Surveillance Devices Bill 2004


Bills Digest No. 38,  2004-05

Surveillance Devices Bill 2004

This is a new edition of a Bills Digest previously prepared for the 40th Parliament

This Digest was prepared for debate. It reflects the legislation as introduced and does not canvass subsequent amendments. This Digest does not have any official legal status. Other sources should be consulted to determine the subsequent official status of the Bill.


Passage History
Main Provisions
Concluding Comments
Contact Officer & Copyright Details

Passage History

Surveillance Devices Bill 2004

Date Introduced: 17 November 2004

House: Senate

Portfolio: Attorney-General

Commencement: Royal Assent


To establish a statutory regime governing the use of surveillance devices by law enforcement officers investigating certain Commonwealth offences and State offences with a federal aspect . The Bill also regulates the use of information obtained from surveillance devices and contains requirements for reporting, record-keeping and oversight by the Ombudsman.

This Bill is reintroduced from the 40th Parliament with some minor changes.


A Surveillance Devices Bill 2004 (the March Bill ) was introduced into the House of Representatives on 24 March 2004.

The March Bill was passed by the House of Representatives on 1 April 2004 and introduced into the Senate on 11 May 2004. It was referred to the Senate Legal and Constitutional Legislation Committee for inquiry and report. The Committee reported on 27 May 2004.

On 24 June 2004, the Surveillance Devices Bill (No. 2) 2004 (the June Bill ) in part, the Government s response to the Senate Committee report was introduced into the House of Representatives. It replaced the March Bill and passed the lower house on the same day. It was introduced into the Senate on 3 August 2004. However, Parliament was prorogued for the 2004 General Election before the Senate dealt with the June Bill and so it lapsed.

The Surveillance Devices Bill 2004 (the November Bill ) was re-introduced into the House of Representatives on 17 November 2004. Apart from some minor changes, it replicates the June Bill. It establishes a statutory regime governing the use of surveillance devices by law enforcement agencies. These devices include data surveillance devices, listening devices, optical surveillance devices, tracking devices(1) and devices prescribed by regulation.

In general, law enforcement agencies will be able to use such devices only under the authority of warrants issued by eligible federal judges(2) or nominated Administrative Appeals Tribunal members.(3) There are exceptions to this rule. For instance, authorisation from a senior law enforcement officer can be sought in urgent and serious circumstances, certain uses of surveillance devices will not need a warrant, and tracking devices will, in certain circumstances, be able to be used with the authorisation of a senior law enforcement officer.

The Bill also provides for recording keeping requirements, contains rules for the use of information obtained from surveillance devices and provides for monitoring by the Ombudsman.

There are two areas of difference between the June Bill and the November Bill:

  • changes that relate to the commencement of the Legislative Instruments Act on 1 January 2005, and

  • the insertion of a provision relating to defective warrants, emergency authorisations and tracking device authorisations.

====================

• [Exercise instructions]
1. Decide whether each statement agrees with the Bills Digest. For each, answer yes or no and quote the words of the Bills Digest that settle it. (a) The March Bill was introduced into the Senate on 11 May 2004. (b) The Senate passed the June Bill before the 2004 General Election. (c) Nominated Administrative Appeals Tribunal members may issue warrants for surveillance devices.
2. Write a continuation of the Bills Digest, beginning after its last sentence.
The data that comes next is separate material with no connection to the Bills Digest.

• [Source data]

====================

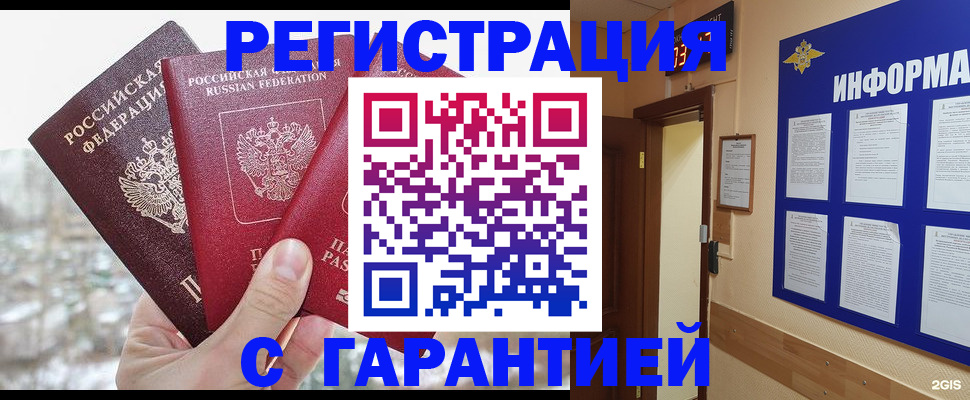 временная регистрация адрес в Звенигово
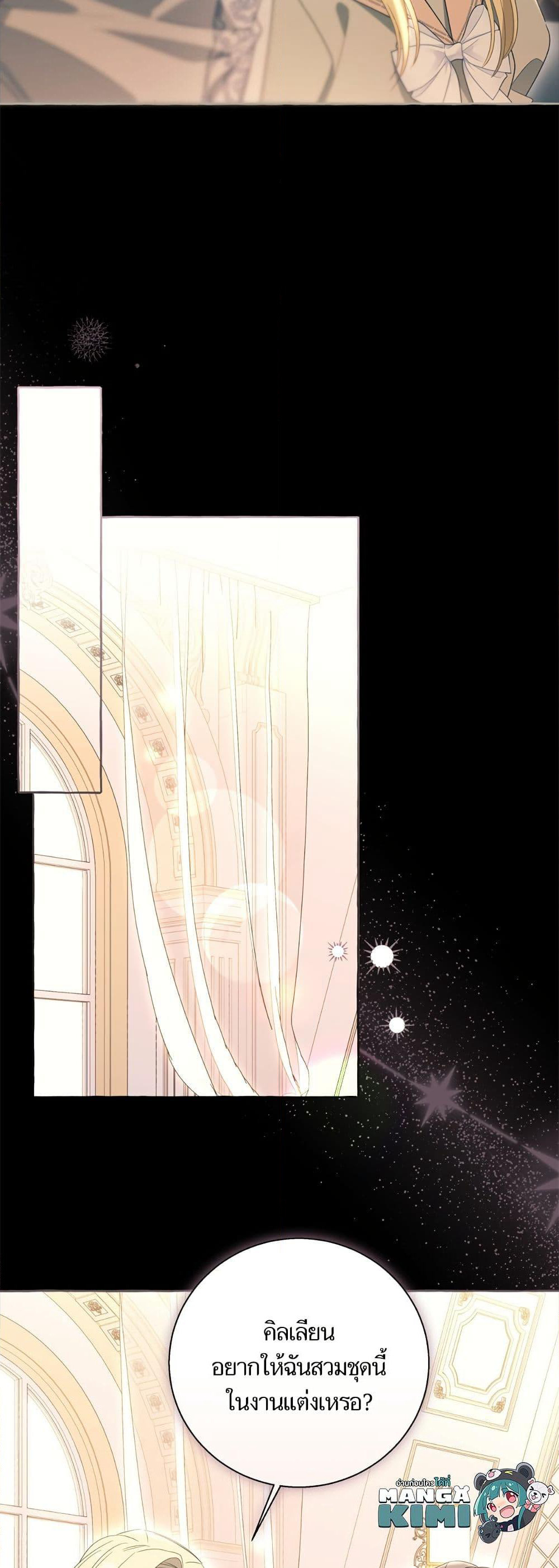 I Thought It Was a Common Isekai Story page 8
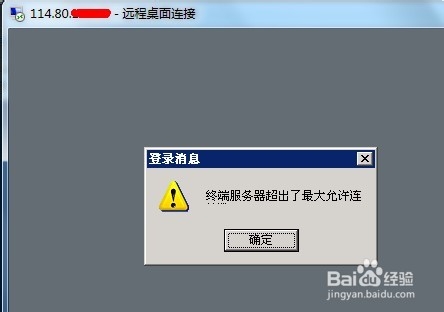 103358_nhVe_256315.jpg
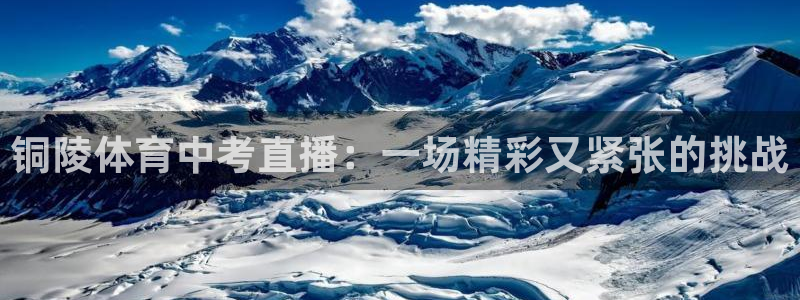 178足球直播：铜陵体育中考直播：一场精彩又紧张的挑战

====================

• [Task results]
1.
(a) Yes: "introduced into the Senate on 11 May 2004"
(b) No: "Parliament was prorogued for the 2004 General Election before the Senate dealt with the June Bill and so it lapsed"
(c) Yes: "warrants issued by eligible federal judges(2) or nominated Administrative Appeals Tribunal members"

2.
Readers of this Digest are referred to:

  • Bills Digest No. 147, 2003-04(4) for an account of the background and main provisions of the March Bill. The June Bill contained a number of changes to the March Bill (see below). Nevertheless, in general, the legislative scheme remains the same

  • the report of the Senate Legal and Constitutional Legislation Committee into the March Bill,(5) and

  • Bills Digest No.24, 2004-05,(6) which includes details of the amendments proposed by the June Bill. Among the amendments proposed by the June Bill were a reduction in the time in which an emergency authorisation must be brought before a judge or nominated AAT member for approval (from two business days to 48 hours); a requirement that information obtained from the use of a surveillance device should, in general, be destroyed within 5 years (the March Bill contained no time limits); the addition of civil remedies for anyone harmed by the unlawful use of surveillance devices (the March Bill contained criminal penalties only); a provision enabling anyone assisting a law enforcement officer to use a surveillance device without a warrant if they are a party to the conversation (this amendment would cover informants); and a provision ensuring that tracking device authorisations cannot remain in force for more than 90 days (in line with the surveillance device warrant period). These provisions are also included in the November Bill.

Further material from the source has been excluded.